Maulana Dschelaleddin

Rumi

(1207-1273)

(in der Übersetzung von Friedrich Rückert 1819)



Glücklich preis' ich euch, ihr Brüder, die ihr unvertrieben
In des ew'gen Vaters Hause seid daheim geblieben.

Um den Thron des Vaters stehend, sonnend euch an seinem
Angesichte, seht ihr kreisen um euch Himmel sieben.

Mich hat er herausgewiesen, daß ich in der Fremde
Meine Heimat lern' erkennen, und den Vater lieben.

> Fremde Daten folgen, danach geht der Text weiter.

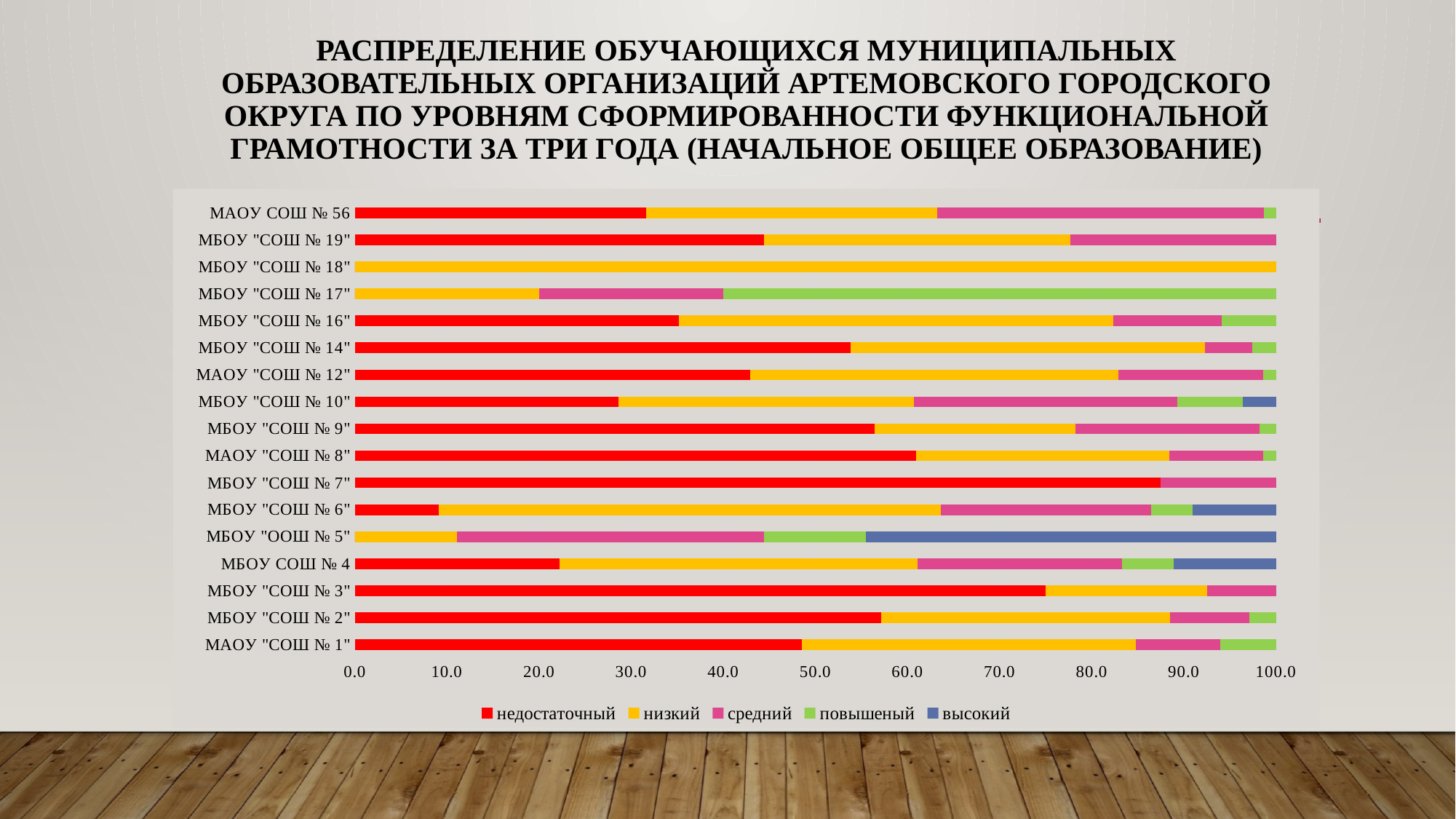
What is the maximum value shown on the horizontal axis? 100.0 Which has the larger недостаточный segment, МБОУ "СОШ № 9" or МБОУ СОШ № 4? МБОУ "СОШ № 9" Which school has the largest высокий segment? МБОУ "ООШ № 5" How many schools (categories) are plotted on the chart? 17 Is the недостаточный value for МБОУ "СОШ № 7" greater or less than 80? greater How many series does the legend list? 5 What kind of chart is shown on the slide? Stacked bar chart What is the value of the низкий series for МБОУ "СОШ № 18"? 100.0 Which school has the largest недостаточный segment? МБОУ "СОШ № 7" Which series is shown in red in the legend? недостаточный Which school has the largest повышеный segment? МБОУ "СОШ № 17"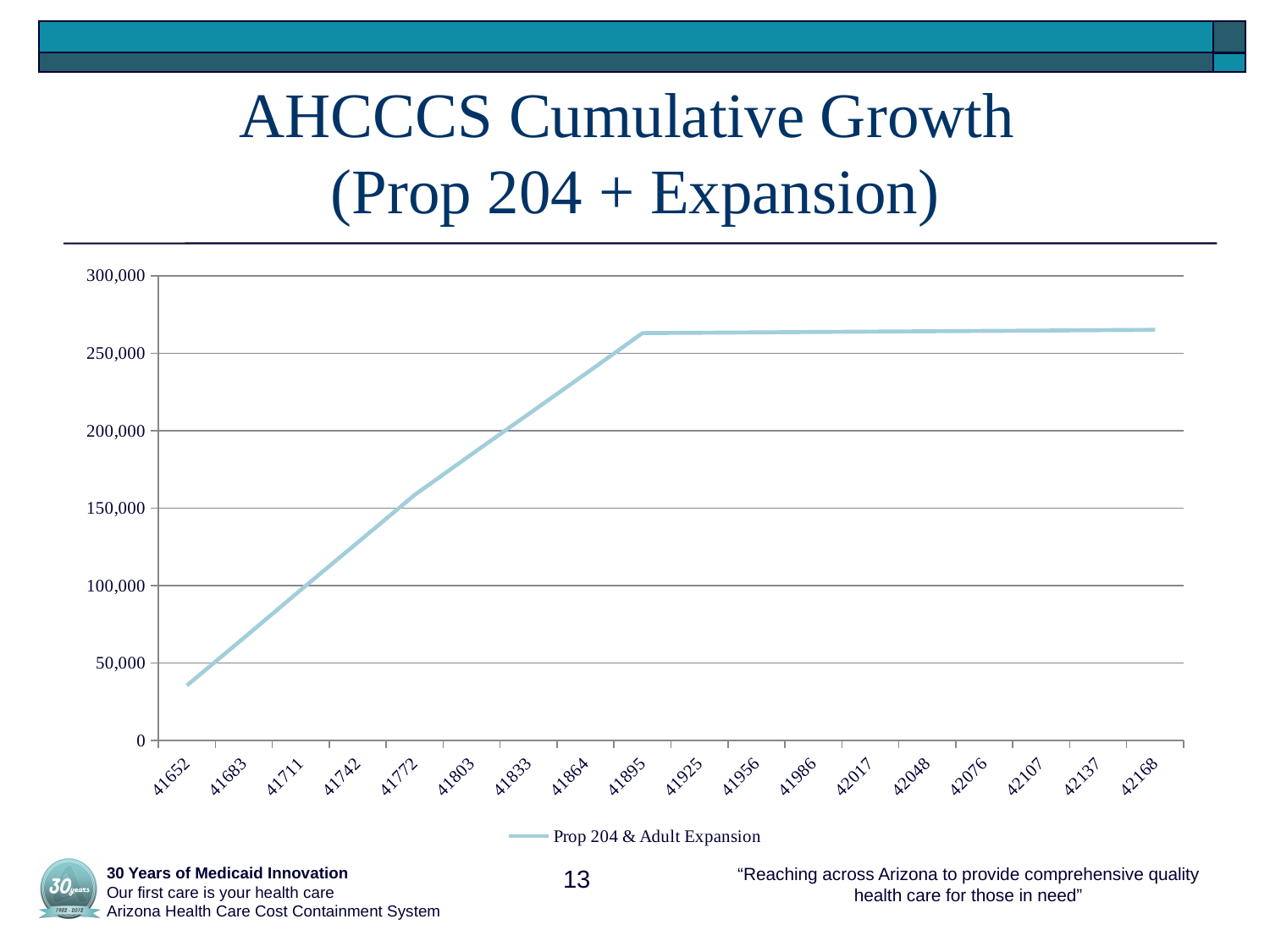
How many points are labelled along the x axis? 18 What kind of chart is shown on the slide? line chart How does the line change from 41652 to 41895? it rises What is the name of the series shown in the legend? Prop 204 & Adult Expansion Is the value at 42168 greater or less than 300,000? less How many series does the legend list? 1 Which is larger, the value at 41683 or the value at 41803? 41803 Which x-axis category has the lowest value? 41652 Is the value at 41652 greater or less than 50,000? less Is the value at 41742 greater or less than 100,000? greater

An den dunklen Grund gefallen, lieg' ich Stern des Himmels,
Weiß noch kaum, wie helle Bahnen droben ich beschrieben.

Daß ich einst auf Flügeln schwebte, kommt mir noch in Träumen;
Doch eh' ich zum Himmel fliege, muß der Traum zerstieben.

Wenn die Lerch' auf Sonnenstrahlen aufwärts steiget, wähn' ich
Immer, daß auch meine Seele müsse Fitt'ge schieben.

In den Boden eingewurzelt bin ich Strauch der Rose,
Und von Morgentau begossen, bin ich fest beklieben.

Doch die Seele strebt nach oben, und dem Licht des Himmels
Öffnen sehnsuchtsvolle Knospen sich mit allen Trieben.

Bis mein Laub, des Stiels entbunden, wird zum Schmetterlinge,
Hauche sich mein Blütengeist empor in Duft zerrieben.

Einst aus diesem Wolkenlande, wo mich Donner schrecket,
Blitz versenget, Regen peitscht mit Hagels Geißelhieben,

Wird mein Gärtner mich verpflanzen in den Heimatgarten,
Dort, wohin von Ewigkeit ich schon bin eingeschrieben.

Meine blüh'nde Brüder droben! bittet ihn, den Alten,
Daß er die Verpflanzungsstunde wolle nicht verschieben.